Décalé, gore et parfois très drôle, ce nouvel opus des aventures de la revenante Tomie fait partie des meilleurs de la série. Pour amateurs de cinéma bis exclusivement.
L’argument : Tsukiko et ses parents ne peuvent se résoudre à faire le deuil de Tomie, décédée quelques mois plus tôt. Le jour de son anniversaire, cette dernière réapparaît...

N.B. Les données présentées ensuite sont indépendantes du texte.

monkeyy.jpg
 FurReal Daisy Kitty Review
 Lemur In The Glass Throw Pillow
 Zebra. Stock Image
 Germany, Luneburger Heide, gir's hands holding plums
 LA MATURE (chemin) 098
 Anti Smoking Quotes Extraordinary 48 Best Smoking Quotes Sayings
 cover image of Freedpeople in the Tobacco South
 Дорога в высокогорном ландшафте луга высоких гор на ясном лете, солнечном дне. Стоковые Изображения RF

Notre avis : Avant de devenir un personnage récurrent du cinéma japonais, la revenante Tomie (prononcez Tomié) est l’héroïne d’un manga à succès initié par Junji Ito. Cette jeune fille morte dans des circonstances troubles revient hanter les vivants et les pousse à s’entretuer afin de satisfaire sa vengeance d’outre-tombe. Devant la popularité du personnage, les producteurs de cinéma se sont emparés du phénomène et ont mis en chantier plusieurs adaptations pour le grand et le petit écran. Réalisés avec des moyens variables en fonction des épisodes, les segments de la saga Tomie ne se suivent pas et reprennent toujours la même formule, assaisonnée différemment en fonction de la personnalité du cinéaste et de l’interprète principale (tous deux changent à chaque fois). Peu importe donc que vous connaissiez les opus précédents pour découvrir ce Tomie unlimited dégoupillé par le réalisateur Noboru Iguchi à qui l’on doit déjà les délirants Machine girl et Sukeban boy.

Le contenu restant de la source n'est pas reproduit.